2. 当 num_workers 高于 CPU 核心时会怎样？我试了下但还是顺利执行了，到底发生了什么？（我觉得 num_workers 最大应该是核心数）
3. 如果 num_workers 被设为 3 且在训练期间没有 batch 在 GPU 中，主进程会等待 workers 去读取 batch 还是不等待直接读取一个 batch？
Answers:
- Shihab Shahriar Khan - vote: 71
  1. 当 num_workers>0 时，只有这些 workers 会检索数据，主进程不会。所以当 num_workers=2 时，会有最多两个 workers 同时丢数据到内存，而不是三个。
  2. CPU 通常跑 100 个进程也不会有问题，worker 进程亦然。所以超过 CPU 核心的 num_workers 没问题。不过对于效率问题而言，这取决于你的 CPU 在其它任务上的消耗、CPU 性能、硬盘加载速度等。总之，性能问题受多因素影响，所以设置 num_workers 为 CPU 核心数就好，不要过多。
  3. 不会。DataLoader 不会随机返回当前内存中的可用数据，而是使用 batch_sampler 来决定接下来返回哪个 batch。

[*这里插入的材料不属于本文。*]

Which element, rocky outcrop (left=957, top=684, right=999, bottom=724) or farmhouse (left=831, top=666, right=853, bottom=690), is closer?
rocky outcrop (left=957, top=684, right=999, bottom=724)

每个 batch 被分配给一个 worker，主进程会等待直到 worker 检索到指定的 batch。
  - 还有一点，DataLoader 并不是用来发数据给 GPU 的，cuda() 才是。
  - 再次编辑：不要在 Datasets 的 __getitem__() 里面调用 cuda()，见 psarka 的评论。
    - 译者注：psarka 的评论：
      我延伸一下最后那句，在 Dataset 对象里调用 .cuda() 会让每个样本分开送给 GPU，而非以 batch 的形式送入，会产生大量开销，慎用。

How does the number of workers parameter in PyTorch dataloader actually work?

floyd asked:
1. If num_workers is 2, Does that mean that it will put 2 batches in the RAM and send 1 of them to the GPU or Does it put 3 batches in the RAM then sends 1 of them to the GPU?
  如果 num_workers 是 2，是不是意味着两个 batch 被送入内存，其中一个被送入 GPU？或者是把三个送入内存，然后其中一个送入 GPU？
2. What does actually happen when the number of workers is higher than the number of CPU cores? I tried it and it worked fine but How does it work? (I thought that the maximum number of workers I can choose is the number of cores).
  当 num_workers 高于 CPU 核心时会怎样？我试了下但还是顺利执行了，到底发生了什么？（我觉得 num_workers 最大应该是核心数）
3. If I set num_workers to 3 and during the training there were no batches in the memory for the GPU, Does the main process waits for its workers to read the batches or Does it read a single batch (without waiting for the workers)?
  如果 num_workers 被设为 3 且在训练期间没有 batch 在 GPU 中，主进程会等待 workers 去读取 batch 还是不等待直接读取一个 batch？
Answers:
- Shihab Shahriar Khan - vote: 71
  1. When num_workers>0, only these workers will retrieve data, main process won\'t. So when num_workers=2 you have at most 2 workers simultaneously putting data into RAM, not 3.
    当 num_workers>0 时，只有这些 workers 会检索数据，主进程不会。所以当 num_workers=2 时，会有最多两个 workers 同时丢数据到内存，而不是三个。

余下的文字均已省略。